◆ **Short task**
Copy out the whole listing below word for word.

◆ **Input data**
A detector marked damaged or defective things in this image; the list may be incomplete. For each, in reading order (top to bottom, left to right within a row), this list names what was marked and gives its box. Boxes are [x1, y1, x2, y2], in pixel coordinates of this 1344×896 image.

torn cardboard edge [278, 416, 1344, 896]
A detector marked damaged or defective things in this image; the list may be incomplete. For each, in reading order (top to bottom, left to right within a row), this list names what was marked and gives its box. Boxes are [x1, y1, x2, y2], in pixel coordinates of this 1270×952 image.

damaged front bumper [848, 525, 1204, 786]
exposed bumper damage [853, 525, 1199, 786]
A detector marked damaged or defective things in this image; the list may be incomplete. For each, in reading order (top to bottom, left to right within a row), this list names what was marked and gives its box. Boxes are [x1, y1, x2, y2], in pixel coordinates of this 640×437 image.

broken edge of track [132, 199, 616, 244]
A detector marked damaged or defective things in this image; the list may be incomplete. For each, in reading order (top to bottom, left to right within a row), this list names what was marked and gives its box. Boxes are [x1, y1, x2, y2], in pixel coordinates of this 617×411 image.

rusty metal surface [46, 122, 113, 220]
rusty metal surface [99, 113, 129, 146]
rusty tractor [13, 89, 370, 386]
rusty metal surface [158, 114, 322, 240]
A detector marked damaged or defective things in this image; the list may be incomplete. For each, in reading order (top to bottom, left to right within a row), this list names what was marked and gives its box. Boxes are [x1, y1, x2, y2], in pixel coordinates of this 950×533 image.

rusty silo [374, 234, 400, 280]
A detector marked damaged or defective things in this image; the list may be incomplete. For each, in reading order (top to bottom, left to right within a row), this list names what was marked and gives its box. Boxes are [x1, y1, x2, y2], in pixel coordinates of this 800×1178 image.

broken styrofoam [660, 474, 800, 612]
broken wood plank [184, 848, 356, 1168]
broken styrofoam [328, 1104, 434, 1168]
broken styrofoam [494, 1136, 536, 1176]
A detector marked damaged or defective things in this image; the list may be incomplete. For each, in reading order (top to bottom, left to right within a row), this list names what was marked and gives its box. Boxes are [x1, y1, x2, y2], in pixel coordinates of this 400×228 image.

◆ **Written response**
A detector marked damaged or defective things in this image; the list may be incomplete. For each, in reading order (top to bottom, left to right within a row), this list names what was marked and gives its box. Boxes are [x1, y1, x2, y2], in pixel coordinates of this 1344×896 image.

torn cardboard edge [278, 416, 1344, 896]
A detector marked damaged or defective things in this image; the list may be incomplete. For each, in reading order (top to bottom, left to right within a row), this list names what was marked and gives its box. Boxes are [x1, y1, x2, y2], in pixel coordinates of this 1270×952 image.

damaged front bumper [848, 525, 1204, 786]
exposed bumper damage [853, 525, 1199, 786]
A detector marked damaged or defective things in this image; the list may be incomplete. For each, in reading order (top to bottom, left to right within a row), this list names what was marked and gives its box. Boxes are [x1, y1, x2, y2], in pixel coordinates of this 640×437 image.

broken edge of track [132, 199, 616, 244]
A detector marked damaged or defective things in this image; the list may be incomplete. For each, in reading order (top to bottom, left to right within a row), this list names what was marked and gives its box. Boxes are [x1, y1, x2, y2], in pixel coordinates of this 617×411 image.

rusty metal surface [46, 122, 113, 220]
rusty metal surface [99, 113, 129, 146]
rusty tractor [13, 89, 370, 386]
rusty metal surface [158, 114, 322, 240]
A detector marked damaged or defective things in this image; the list may be incomplete. For each, in reading order (top to bottom, left to right within a row), this list names what was marked and gives its box. Boxes are [x1, y1, x2, y2], in pixel coordinates of this 950×533 image.

rusty silo [374, 234, 400, 280]
A detector marked damaged or defective things in this image; the list may be incomplete. For each, in reading order (top to bottom, left to right within a row), this list names what was marked and gives its box. Boxes are [x1, y1, x2, y2], in pixel coordinates of this 800×1178 image.

broken styrofoam [660, 474, 800, 612]
broken wood plank [184, 848, 356, 1168]
broken styrofoam [328, 1104, 434, 1168]
broken styrofoam [494, 1136, 536, 1176]
A detector marked damaged or defective things in this image; the list may be incomplete. For each, in reading order (top to bottom, left to right within a row), this list names what was marked and gives its box. Boxes are [x1, y1, x2, y2], in pixel coordinates of this 400×228 image.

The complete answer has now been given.